Ok we can say it's on the viewer to research before they buy. However, there will be viewers out there who simply don't use the internet (mainly the elderly) therefore can't really check prices quickly and/or those who are very trusting by nature. Also those who, how can I put this diplomatically, are in control of their own finances etc but perhaps struggle to varying degrees with day to day life from a mental capacity perspective. It's these people I feel sorry for in relation to any product IW sell that can be had cheaper elsewhere, sometimes considerably so. And, prices aside, these people will be more inclined to believe the misinformation and lies even where price isn't an issue.

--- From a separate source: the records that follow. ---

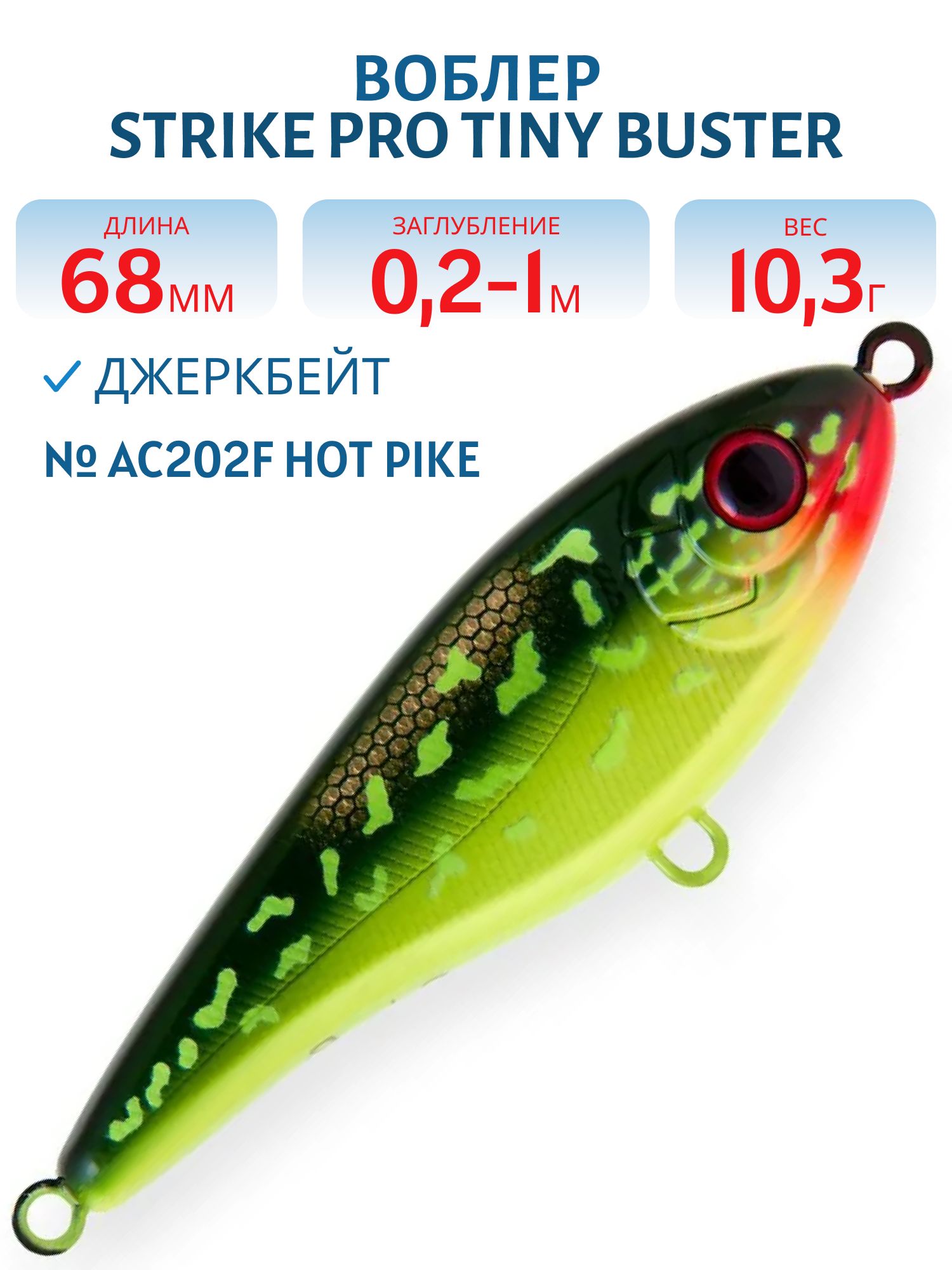 Воблер Джеркбейт Strike Pro Tiny Buster,  68 мм,  10, 3 гр,  Загл. 0, 2м.-1, 0м.,  Тонущий,  цвет: AC202F Hot Pike,  (EG-149#AC202F)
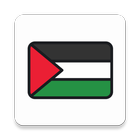 Places Palestine icône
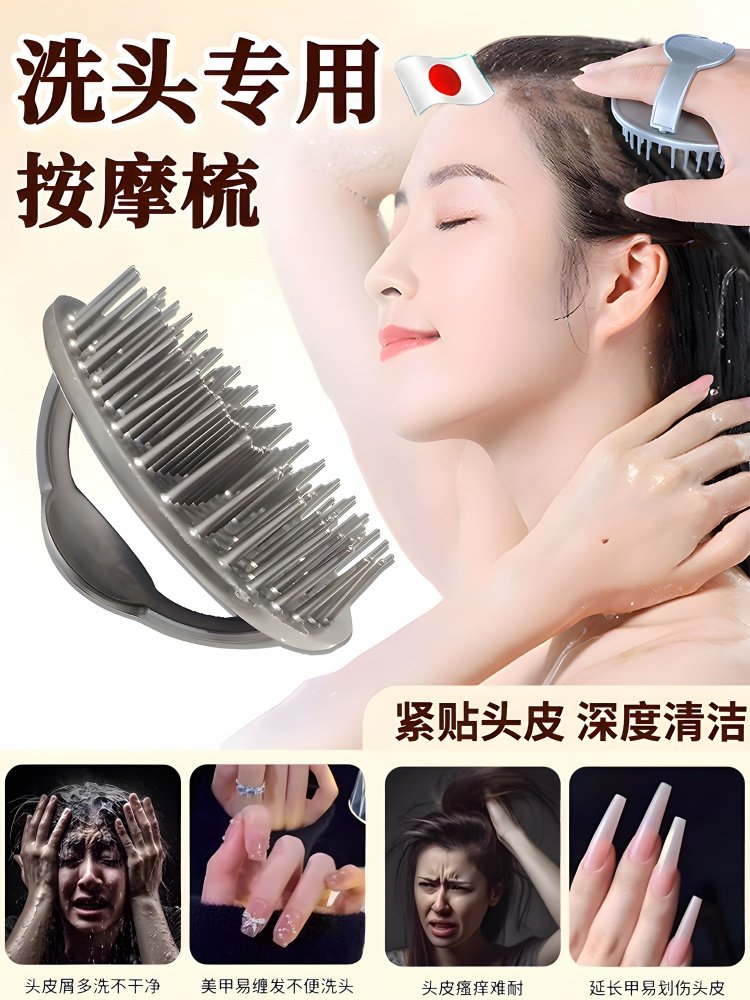 洗头刷硬齿家用头部按摩顺发男女士头皮清洁工具理发店专用洗头刷,家庭/个人清洁工具,沐浴按摩用品,淘宝优惠券,粉丝福利购,淘宝优惠卷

These viewers are GOLD to selly telly.
 
Their sales output is virtually entirely based in language and style towards the elderly. They are not unique, of course. But the approach at times reminds me of a hidden camera item on Watchdog. Sadly, no Matt Allwright, though, to crash into the studio and confront the likes of Simon for cynical mis-selling and get the place ultimately changed for the better or taken off-air. Fear factoring is very much key to their presentations. Constant scaremongering regarding being cold at home for heating related items. Manipulating temperatures outside. Or talking about being robbed by ‘Scrammers’ as Walter would say, for those protective type wallets they sell. Even the ludicrous malapropisms he uses, you feel are made deliberately to empathise with older people struggling with the terms of modern language today. Regularly playing the completely inadequate system supposedly there to protect viewers from disreputable retail conduct like this.

There appears no end to it - the ridiculously selective price comparisons, making medical claims then immediately withdrawing them (the seed sewn), making unjustified similarities to expensive brands for cheap tat. Again - immediately withdrawn. Constant abuse of a vulnerable audience they SHOULD be being transparent with. Genuinely- how some of these people working there sleep at night, I will never know. That said - people with a moral position and a social conscience in general wouldn’t be regularly working in that environment, would they?